NAME
tarpitd.py - making a port into tarpit
SYNOPSIS
tarpitd.py [-h] [-r RATE] [-c [FILE]]
[-s PATTERN:HOST:PORT [PATTERN:HOST:PORT ...]] [--manual]
DESCRIPTION
tarpitd.py listens on specified network ports and purposefully delays or troubles clients that connect to it. This tool can be used to tie up network connections by delivering slow or malformed responses, potentially keeping client connections open for extended periods.
OPTIONS
-c, --config FILE
Load configuration from file.
-s, --serve PATTERN:HOST:PORT [PATTERN:HOST:PORT ...]
Start a tarpit pattern on the specified host and port.
The name of PATTERN is case-insensitive. For a complete list of supported patterns, see the “TARPIT PATTERN” section below.
-r RATE, --rate-limit RATE
Set data transfer rate limit. Tarpits pattern has their own defalut value.
A positive value limits the transfer speed to RATE bytes per second. A negative value causes the program to send one byte every |RATE| seconds (effectively 1/|RATE| bytes per second).
-t, --trace-client [FILE]
Log client access to FILE. Disabled by default.
The output is in jsonl format. Logs to stdout if FILE is left blank.
-e, --validate-client [{check, none}]
Examine the client before sending a response. Enabled by default. Use -e none to disable it.

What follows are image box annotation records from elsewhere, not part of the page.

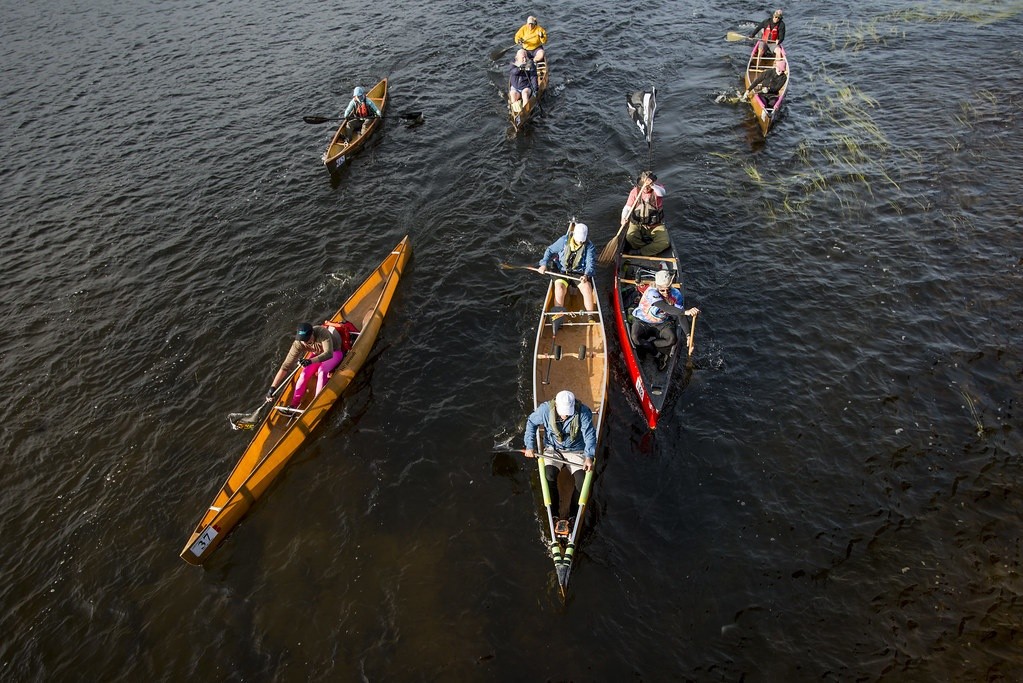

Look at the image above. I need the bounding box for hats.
[295,323,312,341]
[573,223,588,242]
[774,10,782,18]
[556,390,576,415]
[353,87,363,96]
[527,16,535,24]
[777,61,786,71]
[636,171,657,187]
[654,270,675,288]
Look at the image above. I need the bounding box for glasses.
[660,288,671,292]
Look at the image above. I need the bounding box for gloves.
[520,64,526,71]
[533,91,538,98]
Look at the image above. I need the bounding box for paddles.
[497,261,580,281]
[728,90,763,104]
[523,67,545,117]
[490,34,539,61]
[597,183,647,270]
[490,446,584,468]
[727,32,776,42]
[232,365,301,430]
[303,111,422,125]
[686,316,697,368]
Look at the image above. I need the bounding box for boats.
[179,233,413,567]
[745,37,790,138]
[533,279,610,600]
[507,54,550,133]
[614,221,685,432]
[324,77,388,175]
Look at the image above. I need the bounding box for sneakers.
[636,347,644,363]
[655,353,668,371]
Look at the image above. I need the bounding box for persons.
[631,270,700,368]
[538,224,598,328]
[344,87,383,142]
[748,10,785,65]
[524,391,597,531]
[620,171,671,256]
[265,322,343,417]
[509,49,538,107]
[515,15,547,63]
[742,61,786,113]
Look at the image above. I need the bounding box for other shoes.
[345,138,351,142]
[278,409,293,417]
[587,315,595,323]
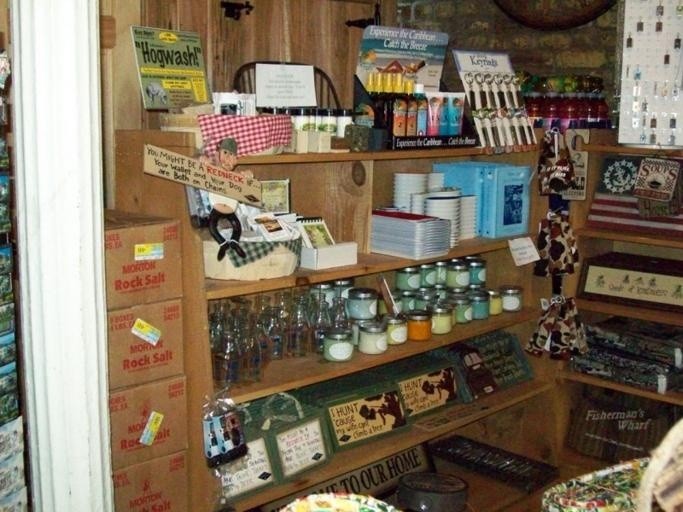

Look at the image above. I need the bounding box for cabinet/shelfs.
[111,128,559,512]
[559,127,683,479]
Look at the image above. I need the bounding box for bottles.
[446,264,470,288]
[320,108,337,131]
[485,288,503,315]
[404,79,417,137]
[355,110,369,126]
[275,293,282,307]
[334,280,358,300]
[395,267,422,292]
[309,108,321,130]
[450,296,472,325]
[466,290,490,321]
[358,319,388,355]
[380,296,403,317]
[268,318,283,360]
[448,258,466,264]
[383,313,409,346]
[400,291,420,312]
[468,259,487,285]
[314,302,332,354]
[426,303,453,335]
[257,322,268,360]
[293,288,312,297]
[435,262,449,286]
[322,327,354,362]
[419,264,437,288]
[597,94,610,127]
[388,72,405,137]
[263,108,270,115]
[288,297,308,357]
[283,293,291,313]
[543,91,560,127]
[310,284,337,305]
[347,288,378,320]
[258,294,271,326]
[415,84,429,137]
[283,106,290,114]
[466,255,481,262]
[366,74,392,127]
[407,309,432,342]
[209,334,219,380]
[333,297,347,331]
[577,92,590,119]
[430,285,447,305]
[272,307,281,317]
[337,108,352,137]
[351,319,374,348]
[414,288,432,310]
[217,332,238,385]
[243,327,263,382]
[592,96,603,119]
[316,108,328,131]
[294,109,310,130]
[560,92,576,129]
[499,285,524,313]
[525,91,541,128]
[207,296,257,334]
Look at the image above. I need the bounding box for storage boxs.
[110,376,189,470]
[111,448,190,512]
[108,300,191,391]
[105,211,184,311]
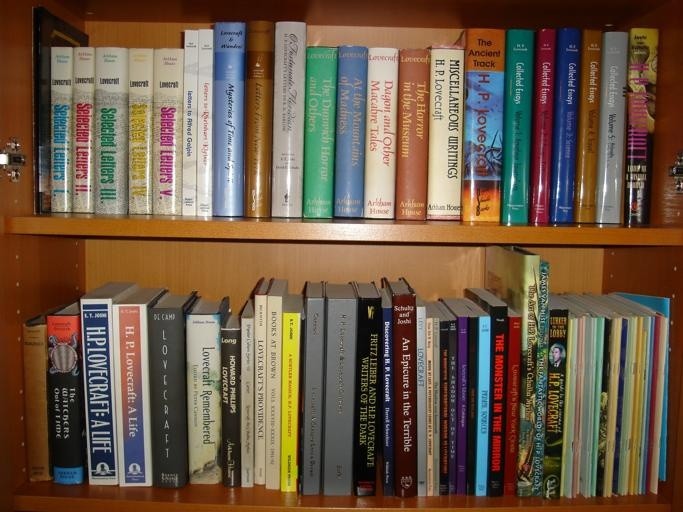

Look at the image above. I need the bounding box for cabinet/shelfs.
[0,0,683,512]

The current implementation checks the first few bytes of the request to confirm that the client is using the corresponding protocol.
--manual MANUAL
Display the built-in manual page. By default, tarpitd.py will open tarpitd.py.1.
Available manual pages include:
- tarpitd.py.1 : Program usage
- tarpitd.conf.5 : Configuration file format
TARPIT PATTERN
HTTP
http_endless_header
Tested with: Firefox, Chromium, curl
Sends an endless stream of HTTP header lines (specifically, Set-Cookie:). Some clients will wait indefinitely for the header to end (or for a blank line indicating the end of the headers), while others (like curl) may have header size restrictions and close the connection once the limit is reached.
http_bad_site
Tested with: Firefox, Chromium
Responds to the client with a small HTML page containing many links and a dead-loop script. Browsers that support JavaScript will get stuck, and those links may cause crawlers to repeatedly pull the webpage.
http_deflate_html_bomb
Tested with: Firefox, Chromium
Sends a badly formed HTML document compressed using the deflate (zlib) algorithm. Most clients will consume significant CPU resources attempting to parse the malformed HTML.
Note: The response is always compressed with deflate regardless of client support, as serving uncompressed output might waste bandwidth. When using curl, use the --compressed option to trigger decompression and ensure you have sufficient disk space to handle the decompressed content.
http_deflate_size_bomb
Tested with: Firefox, Chromium, curl
Feeds the client a large amount of compressed zero data. The current implementation sends a compressed 1 MB file that decompresses to approximately 1 GB, with added invalid HTML to further confuse the client.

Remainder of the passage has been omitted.